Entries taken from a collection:
--- START ---
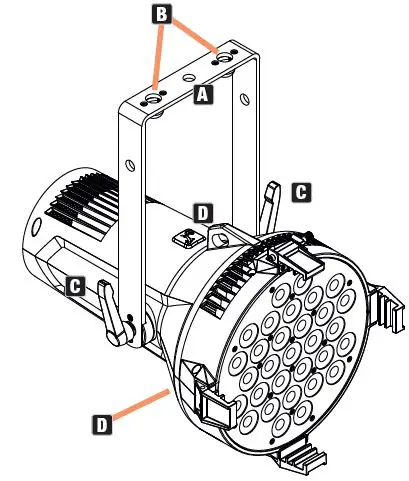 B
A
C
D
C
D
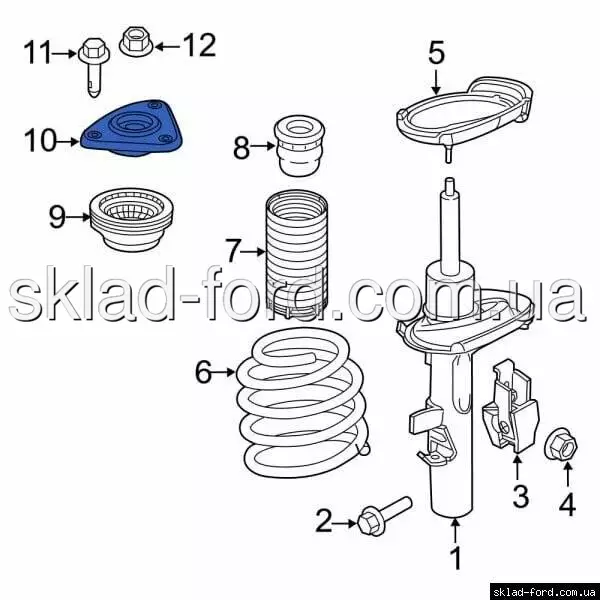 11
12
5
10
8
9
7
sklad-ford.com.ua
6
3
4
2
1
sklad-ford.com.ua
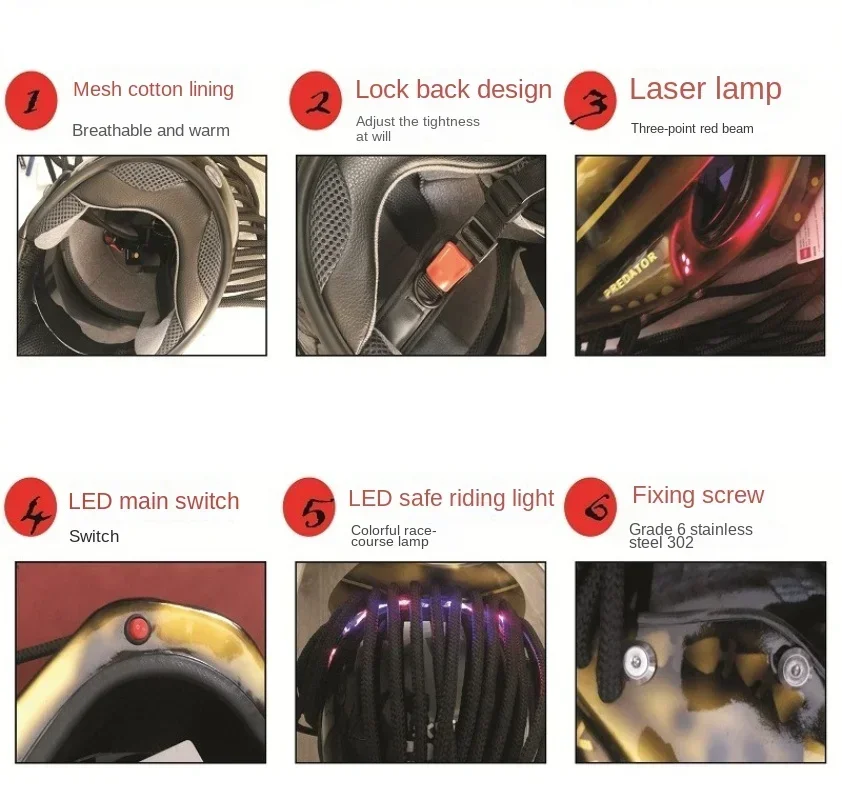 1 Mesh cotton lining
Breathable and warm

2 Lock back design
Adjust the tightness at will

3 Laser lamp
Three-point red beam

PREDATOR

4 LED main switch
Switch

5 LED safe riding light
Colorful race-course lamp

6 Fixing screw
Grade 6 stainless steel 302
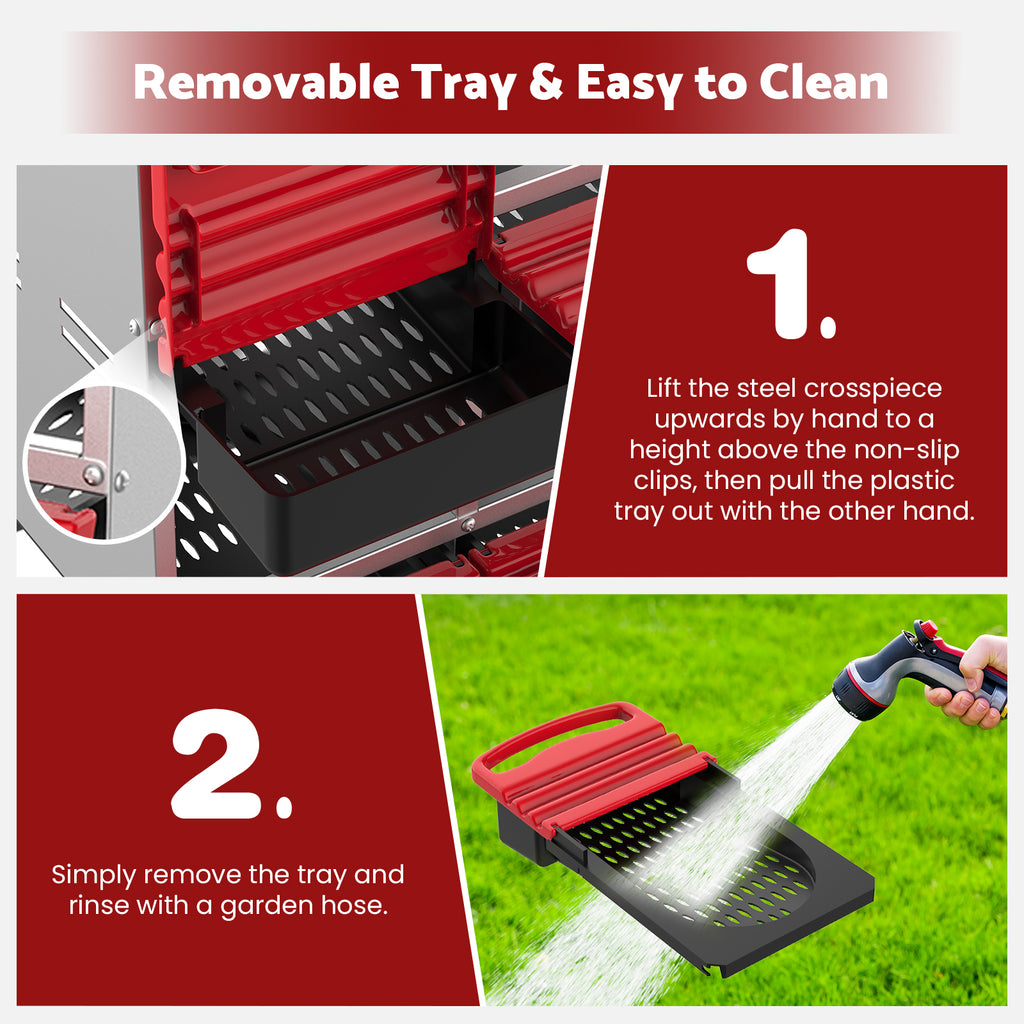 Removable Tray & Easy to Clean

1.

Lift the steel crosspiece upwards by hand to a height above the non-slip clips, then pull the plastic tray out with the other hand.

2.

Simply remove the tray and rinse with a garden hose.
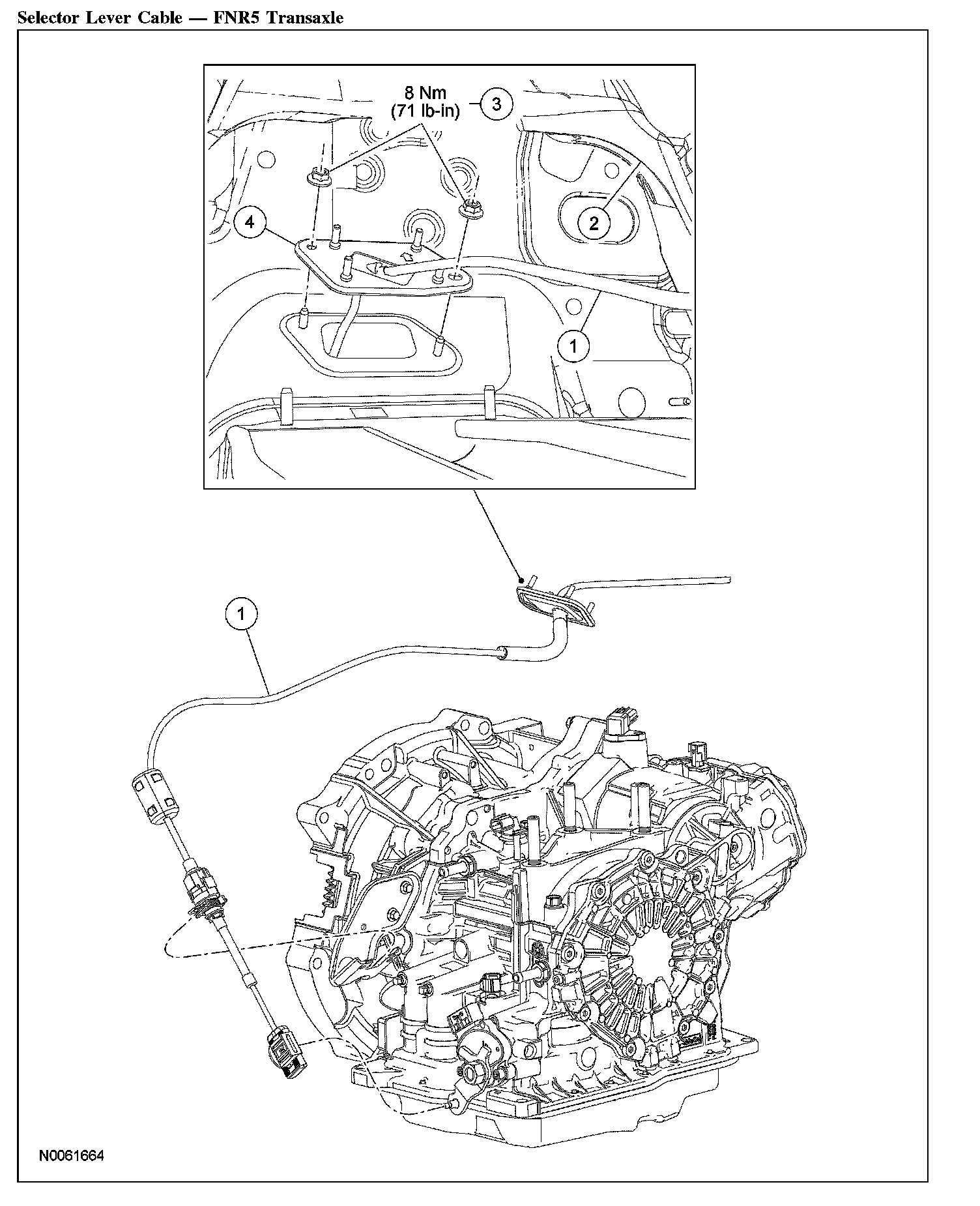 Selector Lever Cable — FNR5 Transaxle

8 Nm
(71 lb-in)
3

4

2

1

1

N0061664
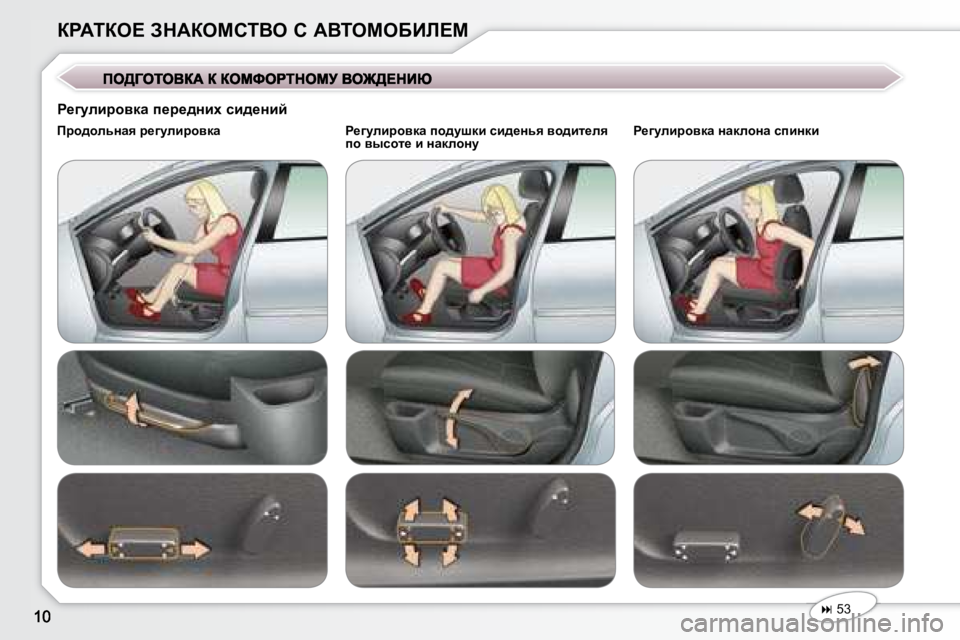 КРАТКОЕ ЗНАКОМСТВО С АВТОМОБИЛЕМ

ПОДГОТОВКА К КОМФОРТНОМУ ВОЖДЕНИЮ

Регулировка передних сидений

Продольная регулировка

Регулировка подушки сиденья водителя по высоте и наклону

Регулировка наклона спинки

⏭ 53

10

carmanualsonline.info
--- END ---
Please repeat every record exactly, leaving the pictures out.

 B
A
C
D
C
D
 11
12
5
10
8
9
7
sklad-ford.com.ua
6
3
4
2
1
sklad-ford.com.ua
 1 Mesh cotton lining
Breathable and warm

2 Lock back design
Adjust the tightness at will

3 Laser lamp
Three-point red beam

PREDATOR

4 LED main switch
Switch

5 LED safe riding light
Colorful race-course lamp

6 Fixing screw
Grade 6 stainless steel 302
 Removable Tray & Easy to Clean

1.

Lift the steel crosspiece upwards by hand to a height above the non-slip clips, then pull the plastic tray out with the other hand.

2.

Simply remove the tray and rinse with a garden hose.
 Selector Lever Cable — FNR5 Transaxle

8 Nm
(71 lb-in)
3

4

2

1

1

N0061664
 КРАТКОЕ ЗНАКОМСТВО С АВТОМОБИЛЕМ

ПОДГОТОВКА К КОМФОРТНОМУ ВОЖДЕНИЮ

Регулировка передних сидений

Продольная регулировка

Регулировка подушки сиденья водителя по высоте и наклону

Регулировка наклона спинки

⏭ 53

10

carmanualsonline.info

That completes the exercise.